• [PROBLEM TO SOLVE]
Turn the lines of the entries below that run from the line containing "Referring to pixel" through the line containing "is farthest from green", both of those lines included, into a numbered list with one line per item, leaving out blank lines. List those lines only.

• [RECORDS SUPPLIED]
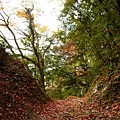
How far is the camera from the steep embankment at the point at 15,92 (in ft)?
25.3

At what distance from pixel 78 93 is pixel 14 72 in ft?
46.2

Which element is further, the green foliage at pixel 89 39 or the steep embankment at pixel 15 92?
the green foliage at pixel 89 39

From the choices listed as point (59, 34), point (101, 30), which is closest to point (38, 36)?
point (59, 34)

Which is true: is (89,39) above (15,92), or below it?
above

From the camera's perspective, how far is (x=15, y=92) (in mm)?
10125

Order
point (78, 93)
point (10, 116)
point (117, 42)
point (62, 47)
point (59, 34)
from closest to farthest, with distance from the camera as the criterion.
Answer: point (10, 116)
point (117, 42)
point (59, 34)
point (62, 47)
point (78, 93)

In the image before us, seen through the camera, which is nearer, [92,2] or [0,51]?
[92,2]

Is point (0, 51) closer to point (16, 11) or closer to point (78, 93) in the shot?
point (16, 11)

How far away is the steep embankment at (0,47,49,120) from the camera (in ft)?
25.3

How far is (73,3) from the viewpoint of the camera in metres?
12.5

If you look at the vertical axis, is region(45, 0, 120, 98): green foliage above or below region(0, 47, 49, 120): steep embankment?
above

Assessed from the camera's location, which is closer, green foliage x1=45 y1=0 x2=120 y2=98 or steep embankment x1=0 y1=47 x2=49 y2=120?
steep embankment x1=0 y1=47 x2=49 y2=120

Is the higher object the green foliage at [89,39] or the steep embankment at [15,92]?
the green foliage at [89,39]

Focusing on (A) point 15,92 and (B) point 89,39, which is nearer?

--

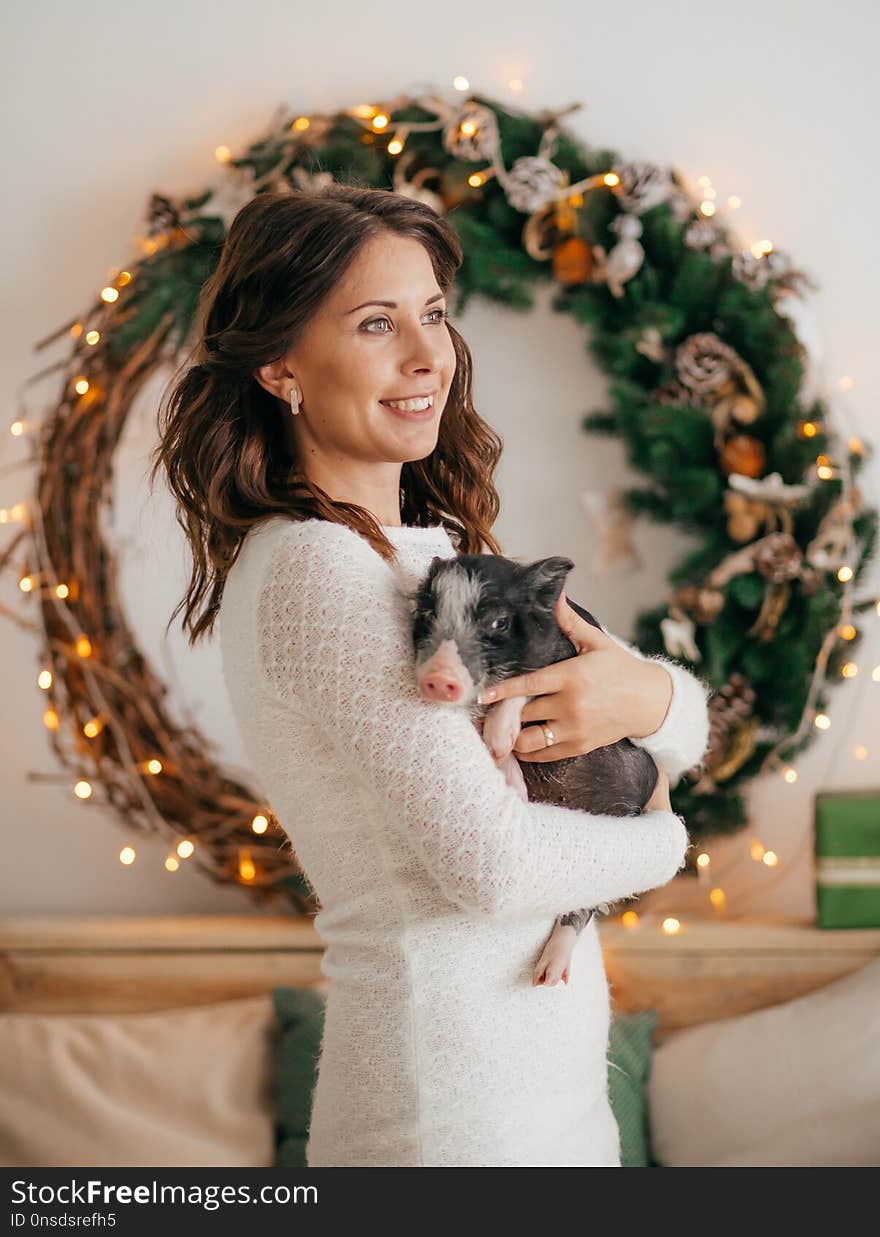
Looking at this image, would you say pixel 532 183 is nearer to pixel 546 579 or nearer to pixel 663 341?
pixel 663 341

---

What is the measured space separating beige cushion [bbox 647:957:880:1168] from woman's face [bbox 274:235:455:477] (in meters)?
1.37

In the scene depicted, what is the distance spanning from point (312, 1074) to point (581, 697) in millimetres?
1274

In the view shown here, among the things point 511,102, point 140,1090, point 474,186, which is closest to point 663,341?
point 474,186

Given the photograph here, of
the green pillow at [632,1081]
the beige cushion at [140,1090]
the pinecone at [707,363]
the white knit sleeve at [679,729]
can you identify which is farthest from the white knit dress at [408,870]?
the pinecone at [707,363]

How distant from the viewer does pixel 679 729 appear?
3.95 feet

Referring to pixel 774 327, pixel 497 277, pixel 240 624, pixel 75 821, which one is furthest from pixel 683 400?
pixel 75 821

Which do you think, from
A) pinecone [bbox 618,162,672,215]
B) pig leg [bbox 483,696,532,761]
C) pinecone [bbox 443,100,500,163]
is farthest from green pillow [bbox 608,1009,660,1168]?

• [RESPONSE TO THIS EXERCISE]
1. Referring to pixel 774 327, pixel 497 277, pixel 240 624, pixel 75 821, which one is furthest from pixel 683 400?
2. pixel 75 821
3. Which do you think, from
4. A) pinecone [bbox 618,162,672,215]
5. B) pig leg [bbox 483,696,532,761]
6. C) pinecone [bbox 443,100,500,163]
7. is farthest from green pillow [bbox 608,1009,660,1168]?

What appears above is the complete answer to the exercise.